There's more on life in Italy and how it varies from that in England in my notes "An Englishman in Italy".
But, because I intended to move to Italy whatever my grant success, as backup I took the excellent part-time course Teaching English as a Foreign Language/English for Specific Purposes at Liverpool University. Hence, my first job in Italy, which lasted all of 3 months, was actually teaching English. During this time I waited for the confirmation that my application to the EC for a grant from the Training and Mobility of Researchers Programme, Category 40 (later to become Marie Curie Fellowships) had been successful and for the signing of the necessary documentation by the European Commission and my new employer, the Mario Negri Sud Research Institute, some 200 kilometres south of Ancona.
A few months before leaving Liverpool, I started Italian lessons. After all, if I was hoping to become a member of Italian society, it was the least I could do. In the end, it also seemed to be the least I did! Somehow all the "conversations" I'd had in my lessons just never seemed to appear in Italy, and I rapidly found out how little I could communicate. However, the official language of the Mario Negri Sud (as of all of the research institutes here) is English, and because the scientists who work here publish regularly in international journals, just about everyone speaks at least basic English.
Mario Negri Sud covers basic and clinical research and is officially involved in training young scientists (we run our own Open University-accredited PhD programme). Our new recruits tend to come to the laboratory
as recent first-degree graduates (laureati) and hence have little or no real laboratory experience. This means that, although they have a very good theoretical base, their problem-solving skills and application of independent thought need work. This takes time, and there is often the feeling that these junior researchers are working more for their bosses' rather than for their own future. This is where the guidance of experienced postdoctoral scientists comes in, and hence where laboratories everywhere have a continuing need. However, our institute's success in training and our international standing are demonstrated by our numerous collaborations with internationally recognised laboratories around the world and the fact that our department currently has some five or six people working in laboratories abroad (mainly in the United States).

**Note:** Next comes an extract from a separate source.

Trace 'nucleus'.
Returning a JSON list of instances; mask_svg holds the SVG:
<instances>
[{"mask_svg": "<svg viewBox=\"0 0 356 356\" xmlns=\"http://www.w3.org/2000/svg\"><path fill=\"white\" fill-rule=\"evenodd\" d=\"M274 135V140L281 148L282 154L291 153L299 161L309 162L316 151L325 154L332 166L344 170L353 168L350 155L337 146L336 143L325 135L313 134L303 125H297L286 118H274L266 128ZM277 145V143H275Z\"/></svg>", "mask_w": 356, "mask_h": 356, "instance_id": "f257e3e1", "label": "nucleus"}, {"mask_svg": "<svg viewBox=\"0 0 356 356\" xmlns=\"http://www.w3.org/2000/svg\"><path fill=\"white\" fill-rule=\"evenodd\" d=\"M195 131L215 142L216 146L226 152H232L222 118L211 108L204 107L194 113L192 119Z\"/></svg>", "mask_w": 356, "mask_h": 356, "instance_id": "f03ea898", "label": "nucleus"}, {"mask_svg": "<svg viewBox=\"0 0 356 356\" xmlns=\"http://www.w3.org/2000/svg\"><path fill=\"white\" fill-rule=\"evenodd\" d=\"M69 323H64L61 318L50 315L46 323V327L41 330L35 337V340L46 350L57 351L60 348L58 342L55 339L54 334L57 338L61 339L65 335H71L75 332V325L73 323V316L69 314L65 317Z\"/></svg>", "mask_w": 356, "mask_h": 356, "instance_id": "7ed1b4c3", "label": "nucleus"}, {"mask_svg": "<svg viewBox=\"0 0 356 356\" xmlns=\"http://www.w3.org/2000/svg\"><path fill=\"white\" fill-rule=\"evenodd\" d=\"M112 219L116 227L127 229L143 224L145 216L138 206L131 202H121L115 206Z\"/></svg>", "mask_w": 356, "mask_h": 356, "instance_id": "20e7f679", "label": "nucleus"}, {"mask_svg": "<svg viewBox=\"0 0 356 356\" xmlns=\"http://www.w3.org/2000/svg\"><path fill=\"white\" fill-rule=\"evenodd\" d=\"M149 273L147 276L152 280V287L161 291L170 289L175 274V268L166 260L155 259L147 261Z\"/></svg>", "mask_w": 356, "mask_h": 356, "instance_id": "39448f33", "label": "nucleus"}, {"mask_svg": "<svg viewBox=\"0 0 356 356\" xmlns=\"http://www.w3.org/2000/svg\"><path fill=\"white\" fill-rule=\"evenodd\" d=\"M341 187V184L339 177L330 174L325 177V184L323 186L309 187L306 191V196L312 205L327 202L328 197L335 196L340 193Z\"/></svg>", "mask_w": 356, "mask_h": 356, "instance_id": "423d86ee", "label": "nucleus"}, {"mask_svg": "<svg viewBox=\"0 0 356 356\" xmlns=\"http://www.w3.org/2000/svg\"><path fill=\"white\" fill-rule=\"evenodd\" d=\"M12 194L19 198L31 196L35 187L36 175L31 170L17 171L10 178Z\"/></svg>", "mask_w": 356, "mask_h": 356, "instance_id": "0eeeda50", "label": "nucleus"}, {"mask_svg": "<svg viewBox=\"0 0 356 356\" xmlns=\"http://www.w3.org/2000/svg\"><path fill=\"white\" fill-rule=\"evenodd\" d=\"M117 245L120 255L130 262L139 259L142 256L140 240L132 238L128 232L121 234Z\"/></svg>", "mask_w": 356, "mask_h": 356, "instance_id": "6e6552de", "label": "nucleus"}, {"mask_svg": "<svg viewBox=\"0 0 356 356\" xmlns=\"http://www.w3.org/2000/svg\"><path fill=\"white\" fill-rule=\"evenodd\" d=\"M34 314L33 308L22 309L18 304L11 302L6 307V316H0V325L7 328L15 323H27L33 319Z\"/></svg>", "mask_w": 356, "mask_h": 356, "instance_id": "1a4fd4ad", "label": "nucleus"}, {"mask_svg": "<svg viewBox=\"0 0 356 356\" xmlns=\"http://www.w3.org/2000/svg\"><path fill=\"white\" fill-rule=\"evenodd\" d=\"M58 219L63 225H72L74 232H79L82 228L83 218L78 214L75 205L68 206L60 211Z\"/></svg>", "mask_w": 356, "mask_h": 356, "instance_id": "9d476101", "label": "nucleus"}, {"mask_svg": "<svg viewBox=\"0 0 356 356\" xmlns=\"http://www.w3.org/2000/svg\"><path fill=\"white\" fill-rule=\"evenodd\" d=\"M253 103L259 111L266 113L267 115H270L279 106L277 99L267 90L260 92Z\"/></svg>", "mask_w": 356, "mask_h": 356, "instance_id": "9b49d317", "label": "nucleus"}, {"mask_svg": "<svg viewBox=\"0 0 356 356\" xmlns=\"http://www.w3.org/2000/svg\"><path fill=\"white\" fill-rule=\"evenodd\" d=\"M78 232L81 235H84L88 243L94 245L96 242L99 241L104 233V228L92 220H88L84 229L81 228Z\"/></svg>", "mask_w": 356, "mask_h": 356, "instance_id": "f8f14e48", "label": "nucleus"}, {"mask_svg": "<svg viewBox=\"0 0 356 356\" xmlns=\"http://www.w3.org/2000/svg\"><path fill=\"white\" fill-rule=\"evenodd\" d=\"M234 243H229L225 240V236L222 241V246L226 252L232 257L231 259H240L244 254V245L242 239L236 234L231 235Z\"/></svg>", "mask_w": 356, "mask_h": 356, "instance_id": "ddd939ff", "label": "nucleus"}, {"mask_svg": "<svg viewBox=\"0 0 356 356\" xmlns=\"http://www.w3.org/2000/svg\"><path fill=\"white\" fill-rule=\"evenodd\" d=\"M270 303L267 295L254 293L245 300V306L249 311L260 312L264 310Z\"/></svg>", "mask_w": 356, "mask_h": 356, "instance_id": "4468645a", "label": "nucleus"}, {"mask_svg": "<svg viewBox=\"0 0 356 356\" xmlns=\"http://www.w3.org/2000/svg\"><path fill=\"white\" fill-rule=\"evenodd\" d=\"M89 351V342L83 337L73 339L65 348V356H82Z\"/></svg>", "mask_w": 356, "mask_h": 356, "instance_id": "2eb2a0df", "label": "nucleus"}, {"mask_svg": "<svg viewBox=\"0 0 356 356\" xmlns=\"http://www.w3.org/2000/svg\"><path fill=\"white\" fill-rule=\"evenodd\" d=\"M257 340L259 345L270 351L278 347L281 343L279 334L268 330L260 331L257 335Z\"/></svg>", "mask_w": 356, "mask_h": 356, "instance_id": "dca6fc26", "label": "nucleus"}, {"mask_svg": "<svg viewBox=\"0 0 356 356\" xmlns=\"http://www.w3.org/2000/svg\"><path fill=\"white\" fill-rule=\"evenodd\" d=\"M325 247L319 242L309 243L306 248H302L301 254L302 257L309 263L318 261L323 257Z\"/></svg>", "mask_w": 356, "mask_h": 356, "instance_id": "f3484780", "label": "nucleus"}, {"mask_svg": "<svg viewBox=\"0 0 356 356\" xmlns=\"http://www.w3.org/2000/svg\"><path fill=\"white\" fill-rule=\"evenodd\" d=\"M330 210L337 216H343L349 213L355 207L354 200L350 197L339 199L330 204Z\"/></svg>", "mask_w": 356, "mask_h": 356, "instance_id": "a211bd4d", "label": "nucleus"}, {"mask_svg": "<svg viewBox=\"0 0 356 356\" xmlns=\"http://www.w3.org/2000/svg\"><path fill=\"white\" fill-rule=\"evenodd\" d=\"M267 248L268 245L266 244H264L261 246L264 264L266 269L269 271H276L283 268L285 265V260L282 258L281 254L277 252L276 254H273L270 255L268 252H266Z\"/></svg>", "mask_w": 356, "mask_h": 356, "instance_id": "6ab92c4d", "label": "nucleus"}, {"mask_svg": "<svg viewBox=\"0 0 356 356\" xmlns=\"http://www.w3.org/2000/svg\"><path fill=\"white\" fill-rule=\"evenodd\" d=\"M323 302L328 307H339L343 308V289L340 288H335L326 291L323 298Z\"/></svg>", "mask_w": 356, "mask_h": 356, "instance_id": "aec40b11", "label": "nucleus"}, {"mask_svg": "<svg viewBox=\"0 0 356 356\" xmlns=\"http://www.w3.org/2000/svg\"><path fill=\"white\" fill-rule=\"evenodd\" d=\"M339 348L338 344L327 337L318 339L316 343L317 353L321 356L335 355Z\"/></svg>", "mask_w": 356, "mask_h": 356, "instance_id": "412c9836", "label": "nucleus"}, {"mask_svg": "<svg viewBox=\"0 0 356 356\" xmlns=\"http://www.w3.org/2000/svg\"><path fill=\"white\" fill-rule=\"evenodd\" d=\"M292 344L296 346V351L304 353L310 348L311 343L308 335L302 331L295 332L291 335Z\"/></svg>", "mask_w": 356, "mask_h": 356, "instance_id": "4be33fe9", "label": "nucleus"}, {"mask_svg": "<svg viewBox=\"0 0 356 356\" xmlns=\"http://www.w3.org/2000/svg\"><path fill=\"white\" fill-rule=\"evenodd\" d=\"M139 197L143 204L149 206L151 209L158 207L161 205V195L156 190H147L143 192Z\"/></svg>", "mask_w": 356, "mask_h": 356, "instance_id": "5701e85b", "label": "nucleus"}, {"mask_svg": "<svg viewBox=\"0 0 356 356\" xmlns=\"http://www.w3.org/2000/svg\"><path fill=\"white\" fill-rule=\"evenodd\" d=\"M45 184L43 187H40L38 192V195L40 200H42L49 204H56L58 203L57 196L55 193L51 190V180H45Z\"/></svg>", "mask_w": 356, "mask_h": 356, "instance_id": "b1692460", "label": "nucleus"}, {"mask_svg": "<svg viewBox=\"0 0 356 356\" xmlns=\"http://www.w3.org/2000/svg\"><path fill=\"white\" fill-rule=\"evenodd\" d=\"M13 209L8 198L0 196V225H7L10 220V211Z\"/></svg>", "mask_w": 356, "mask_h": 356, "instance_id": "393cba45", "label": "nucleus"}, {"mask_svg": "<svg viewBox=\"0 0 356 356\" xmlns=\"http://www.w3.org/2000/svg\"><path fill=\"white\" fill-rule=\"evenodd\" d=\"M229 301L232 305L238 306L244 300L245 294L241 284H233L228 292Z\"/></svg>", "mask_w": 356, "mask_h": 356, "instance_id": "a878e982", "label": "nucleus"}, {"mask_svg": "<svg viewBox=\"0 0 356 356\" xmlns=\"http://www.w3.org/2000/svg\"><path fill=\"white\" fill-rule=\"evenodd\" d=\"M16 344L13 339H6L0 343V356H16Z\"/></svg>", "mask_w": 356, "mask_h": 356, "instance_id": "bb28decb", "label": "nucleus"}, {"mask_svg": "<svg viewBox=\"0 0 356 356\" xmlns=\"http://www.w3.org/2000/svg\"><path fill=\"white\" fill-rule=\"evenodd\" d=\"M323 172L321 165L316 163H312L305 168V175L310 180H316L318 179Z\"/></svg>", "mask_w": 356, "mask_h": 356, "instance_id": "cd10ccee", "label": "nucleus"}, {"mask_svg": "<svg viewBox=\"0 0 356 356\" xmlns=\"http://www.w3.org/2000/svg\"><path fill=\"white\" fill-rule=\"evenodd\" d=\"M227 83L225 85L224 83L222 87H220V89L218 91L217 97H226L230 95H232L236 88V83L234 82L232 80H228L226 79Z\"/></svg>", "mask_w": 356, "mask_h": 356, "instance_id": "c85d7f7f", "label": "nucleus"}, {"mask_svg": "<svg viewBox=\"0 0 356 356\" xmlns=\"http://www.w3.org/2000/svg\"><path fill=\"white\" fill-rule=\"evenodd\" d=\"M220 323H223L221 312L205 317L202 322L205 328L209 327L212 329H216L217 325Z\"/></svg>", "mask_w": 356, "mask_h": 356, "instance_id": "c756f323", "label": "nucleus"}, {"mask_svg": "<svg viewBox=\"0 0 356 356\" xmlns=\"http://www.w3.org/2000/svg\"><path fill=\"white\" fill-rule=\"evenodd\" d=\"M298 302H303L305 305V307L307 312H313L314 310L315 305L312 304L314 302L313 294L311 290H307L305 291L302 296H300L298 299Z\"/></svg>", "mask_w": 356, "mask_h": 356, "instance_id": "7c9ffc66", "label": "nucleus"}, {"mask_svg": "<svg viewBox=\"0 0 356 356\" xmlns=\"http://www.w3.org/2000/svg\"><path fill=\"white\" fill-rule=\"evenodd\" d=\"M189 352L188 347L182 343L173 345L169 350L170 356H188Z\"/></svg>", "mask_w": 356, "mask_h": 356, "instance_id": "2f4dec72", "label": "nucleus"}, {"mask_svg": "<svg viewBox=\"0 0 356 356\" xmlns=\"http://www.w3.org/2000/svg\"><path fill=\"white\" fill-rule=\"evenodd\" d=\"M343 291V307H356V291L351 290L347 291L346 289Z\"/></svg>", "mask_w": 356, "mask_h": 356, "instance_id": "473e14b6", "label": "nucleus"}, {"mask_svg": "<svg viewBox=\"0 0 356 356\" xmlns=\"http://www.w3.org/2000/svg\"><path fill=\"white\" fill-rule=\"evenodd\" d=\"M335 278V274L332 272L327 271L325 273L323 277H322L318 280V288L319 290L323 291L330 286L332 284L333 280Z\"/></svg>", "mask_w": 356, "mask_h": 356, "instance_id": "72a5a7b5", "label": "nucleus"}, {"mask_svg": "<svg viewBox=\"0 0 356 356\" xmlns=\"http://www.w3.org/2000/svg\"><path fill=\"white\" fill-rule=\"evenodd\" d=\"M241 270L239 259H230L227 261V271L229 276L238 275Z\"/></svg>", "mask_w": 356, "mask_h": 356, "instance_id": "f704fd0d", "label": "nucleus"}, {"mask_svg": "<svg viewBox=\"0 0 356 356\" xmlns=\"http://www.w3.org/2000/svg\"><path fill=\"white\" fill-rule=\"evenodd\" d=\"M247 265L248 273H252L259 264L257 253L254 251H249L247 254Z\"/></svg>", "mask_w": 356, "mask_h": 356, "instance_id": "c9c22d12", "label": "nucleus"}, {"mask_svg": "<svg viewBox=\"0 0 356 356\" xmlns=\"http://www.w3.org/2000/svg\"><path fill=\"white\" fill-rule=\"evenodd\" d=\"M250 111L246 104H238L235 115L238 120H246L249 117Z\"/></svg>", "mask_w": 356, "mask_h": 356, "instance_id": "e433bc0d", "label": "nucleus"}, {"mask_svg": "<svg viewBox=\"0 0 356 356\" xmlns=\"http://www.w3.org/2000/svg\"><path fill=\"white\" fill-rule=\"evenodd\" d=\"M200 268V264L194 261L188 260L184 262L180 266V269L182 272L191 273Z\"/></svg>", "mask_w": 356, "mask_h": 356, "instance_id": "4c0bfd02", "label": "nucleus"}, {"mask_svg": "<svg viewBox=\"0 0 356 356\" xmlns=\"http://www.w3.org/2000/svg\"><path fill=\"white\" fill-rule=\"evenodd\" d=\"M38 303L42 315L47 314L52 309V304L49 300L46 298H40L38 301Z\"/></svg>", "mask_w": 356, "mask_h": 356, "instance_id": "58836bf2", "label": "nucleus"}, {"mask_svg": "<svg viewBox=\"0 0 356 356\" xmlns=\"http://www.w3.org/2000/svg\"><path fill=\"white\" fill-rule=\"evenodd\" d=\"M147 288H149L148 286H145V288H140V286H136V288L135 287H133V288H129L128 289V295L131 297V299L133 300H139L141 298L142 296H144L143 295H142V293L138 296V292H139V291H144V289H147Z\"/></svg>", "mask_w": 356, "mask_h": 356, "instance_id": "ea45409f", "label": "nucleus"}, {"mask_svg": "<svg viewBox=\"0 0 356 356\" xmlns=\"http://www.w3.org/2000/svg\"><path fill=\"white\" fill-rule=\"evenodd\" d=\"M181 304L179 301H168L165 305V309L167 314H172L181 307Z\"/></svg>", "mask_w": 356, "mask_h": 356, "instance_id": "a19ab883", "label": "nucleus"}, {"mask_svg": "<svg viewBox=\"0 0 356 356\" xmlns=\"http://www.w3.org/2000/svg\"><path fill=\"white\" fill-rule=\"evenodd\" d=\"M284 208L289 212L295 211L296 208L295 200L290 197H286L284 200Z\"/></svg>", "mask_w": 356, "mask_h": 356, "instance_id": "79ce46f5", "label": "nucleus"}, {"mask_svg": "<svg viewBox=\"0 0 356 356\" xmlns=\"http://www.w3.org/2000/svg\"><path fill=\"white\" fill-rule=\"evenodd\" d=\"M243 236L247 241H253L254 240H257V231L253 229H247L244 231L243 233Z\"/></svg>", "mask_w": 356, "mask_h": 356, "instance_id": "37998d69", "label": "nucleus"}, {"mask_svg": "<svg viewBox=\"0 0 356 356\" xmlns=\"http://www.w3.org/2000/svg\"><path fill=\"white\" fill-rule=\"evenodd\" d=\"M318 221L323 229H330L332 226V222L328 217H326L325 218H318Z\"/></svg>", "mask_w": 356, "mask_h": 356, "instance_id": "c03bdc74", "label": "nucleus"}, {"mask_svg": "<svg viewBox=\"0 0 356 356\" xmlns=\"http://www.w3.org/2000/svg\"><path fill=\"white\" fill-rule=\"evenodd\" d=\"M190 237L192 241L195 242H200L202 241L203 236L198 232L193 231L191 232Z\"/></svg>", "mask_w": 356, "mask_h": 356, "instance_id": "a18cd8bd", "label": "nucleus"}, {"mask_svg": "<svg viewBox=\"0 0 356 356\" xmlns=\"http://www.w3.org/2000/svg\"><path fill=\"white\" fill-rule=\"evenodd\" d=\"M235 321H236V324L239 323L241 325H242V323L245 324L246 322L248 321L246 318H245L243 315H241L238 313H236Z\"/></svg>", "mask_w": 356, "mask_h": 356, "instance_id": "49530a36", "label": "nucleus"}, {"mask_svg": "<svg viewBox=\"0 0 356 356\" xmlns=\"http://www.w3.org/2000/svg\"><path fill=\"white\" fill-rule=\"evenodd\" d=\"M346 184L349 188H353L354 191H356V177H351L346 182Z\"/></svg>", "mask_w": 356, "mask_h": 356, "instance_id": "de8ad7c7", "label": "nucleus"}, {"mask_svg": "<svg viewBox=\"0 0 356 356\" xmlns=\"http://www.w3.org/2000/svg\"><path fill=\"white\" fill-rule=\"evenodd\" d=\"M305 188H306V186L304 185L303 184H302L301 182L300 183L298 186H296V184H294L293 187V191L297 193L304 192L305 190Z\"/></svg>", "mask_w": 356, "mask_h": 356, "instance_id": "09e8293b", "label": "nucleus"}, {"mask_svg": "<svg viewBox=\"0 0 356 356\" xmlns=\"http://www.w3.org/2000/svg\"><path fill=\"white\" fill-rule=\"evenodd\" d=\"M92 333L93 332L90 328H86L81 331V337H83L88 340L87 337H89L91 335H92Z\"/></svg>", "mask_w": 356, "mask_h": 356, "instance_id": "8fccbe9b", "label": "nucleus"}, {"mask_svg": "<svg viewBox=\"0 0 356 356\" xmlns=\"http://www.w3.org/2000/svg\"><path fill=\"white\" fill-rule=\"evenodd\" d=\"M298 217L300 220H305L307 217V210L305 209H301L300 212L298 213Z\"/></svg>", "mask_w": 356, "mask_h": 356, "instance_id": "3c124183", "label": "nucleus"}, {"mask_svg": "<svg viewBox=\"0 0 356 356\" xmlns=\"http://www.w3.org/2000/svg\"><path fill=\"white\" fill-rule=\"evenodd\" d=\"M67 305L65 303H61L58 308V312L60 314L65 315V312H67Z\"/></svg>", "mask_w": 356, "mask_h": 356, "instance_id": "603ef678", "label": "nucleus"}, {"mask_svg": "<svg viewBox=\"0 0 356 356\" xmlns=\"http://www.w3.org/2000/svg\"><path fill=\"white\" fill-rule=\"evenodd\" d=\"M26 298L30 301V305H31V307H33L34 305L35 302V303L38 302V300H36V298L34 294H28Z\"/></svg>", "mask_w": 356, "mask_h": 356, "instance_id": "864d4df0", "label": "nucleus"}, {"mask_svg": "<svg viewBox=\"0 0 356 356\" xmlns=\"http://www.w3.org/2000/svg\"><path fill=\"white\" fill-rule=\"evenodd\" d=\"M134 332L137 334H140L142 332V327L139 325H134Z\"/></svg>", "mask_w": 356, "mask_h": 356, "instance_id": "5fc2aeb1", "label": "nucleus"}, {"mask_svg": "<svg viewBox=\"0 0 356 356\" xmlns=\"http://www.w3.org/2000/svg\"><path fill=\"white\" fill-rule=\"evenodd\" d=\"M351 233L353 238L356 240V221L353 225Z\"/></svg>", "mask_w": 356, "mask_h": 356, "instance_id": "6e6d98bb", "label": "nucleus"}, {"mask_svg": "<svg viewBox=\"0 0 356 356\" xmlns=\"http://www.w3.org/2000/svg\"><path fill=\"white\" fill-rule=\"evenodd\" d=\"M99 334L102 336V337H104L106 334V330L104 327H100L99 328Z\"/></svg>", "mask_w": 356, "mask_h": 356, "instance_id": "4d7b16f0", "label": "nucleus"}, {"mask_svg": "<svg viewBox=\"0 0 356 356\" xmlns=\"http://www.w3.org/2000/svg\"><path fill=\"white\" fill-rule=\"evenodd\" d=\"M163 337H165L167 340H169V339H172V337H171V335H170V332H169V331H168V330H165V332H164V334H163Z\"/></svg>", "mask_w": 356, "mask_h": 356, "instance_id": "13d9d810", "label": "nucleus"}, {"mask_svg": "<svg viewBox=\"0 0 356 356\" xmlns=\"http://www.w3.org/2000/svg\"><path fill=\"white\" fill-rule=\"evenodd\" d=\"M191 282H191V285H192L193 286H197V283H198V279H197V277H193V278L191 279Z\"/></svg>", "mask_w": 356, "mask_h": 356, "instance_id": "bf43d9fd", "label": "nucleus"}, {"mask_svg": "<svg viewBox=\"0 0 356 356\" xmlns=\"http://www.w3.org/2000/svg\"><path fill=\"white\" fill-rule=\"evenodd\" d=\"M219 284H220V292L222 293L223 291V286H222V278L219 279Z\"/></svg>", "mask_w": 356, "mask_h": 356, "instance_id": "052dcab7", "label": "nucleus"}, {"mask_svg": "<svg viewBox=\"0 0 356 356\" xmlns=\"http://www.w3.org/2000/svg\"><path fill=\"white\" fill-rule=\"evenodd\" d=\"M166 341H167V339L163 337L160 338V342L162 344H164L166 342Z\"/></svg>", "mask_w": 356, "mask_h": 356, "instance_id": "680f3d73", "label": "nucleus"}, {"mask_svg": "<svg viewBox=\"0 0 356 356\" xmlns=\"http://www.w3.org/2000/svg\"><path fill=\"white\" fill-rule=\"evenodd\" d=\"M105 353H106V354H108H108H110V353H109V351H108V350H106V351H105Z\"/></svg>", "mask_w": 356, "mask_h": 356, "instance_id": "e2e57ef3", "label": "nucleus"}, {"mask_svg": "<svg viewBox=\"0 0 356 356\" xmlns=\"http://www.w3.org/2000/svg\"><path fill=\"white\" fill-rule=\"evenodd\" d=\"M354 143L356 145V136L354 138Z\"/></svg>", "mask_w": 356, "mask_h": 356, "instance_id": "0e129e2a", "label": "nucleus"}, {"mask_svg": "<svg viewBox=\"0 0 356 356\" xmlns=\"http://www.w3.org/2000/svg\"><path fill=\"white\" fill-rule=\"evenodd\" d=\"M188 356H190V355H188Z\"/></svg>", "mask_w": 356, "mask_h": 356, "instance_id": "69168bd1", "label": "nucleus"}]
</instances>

Research salaries in Italy as a whole are low, and they are generally lower in the south than in the north. As a senior researcher here, I take home about 60% of what I did in Liverpool 6 years ago. Although this would not be enough to live on in Italian cities (or in Liverpool!), here it is adequate. Of our joint take-home pay (Emanuela is now also a postdoctoral contracted researcher at Mario Negri Sud), some 20% goes to rent (a two-bedroom unfurnished flat--with balconies and a sea view!--in the small local town of Fossacesia) and bills, about 15% to food, and about 25% to other survival "essentials" (such as meals out, a car, and a motorcycle). So, the remaining 40% or so is disposable income, which (as a percentage) is a lot more than most people have!
Santa Maria Imbaro may seem somewhat isolated (maybe this is a plus side for work, due to the lack of immediate distractions?!). However, Rome is only 2.5 hours away by car, and the nearest city, Pescara (which has cheap Ryan Air flights!), is some 40 kilometres away. About 40 minutes by car gets us to Maiella National Park, our local mountain for skiing and walking, and in a further 30 minutes we reach the more extensive ski slopes of Alto Sangro or Abruzzo National Park. Finally, we are just 10 minutes from local beaches. High-quality research and outstanding natural beauty in one place--what more could one ask for?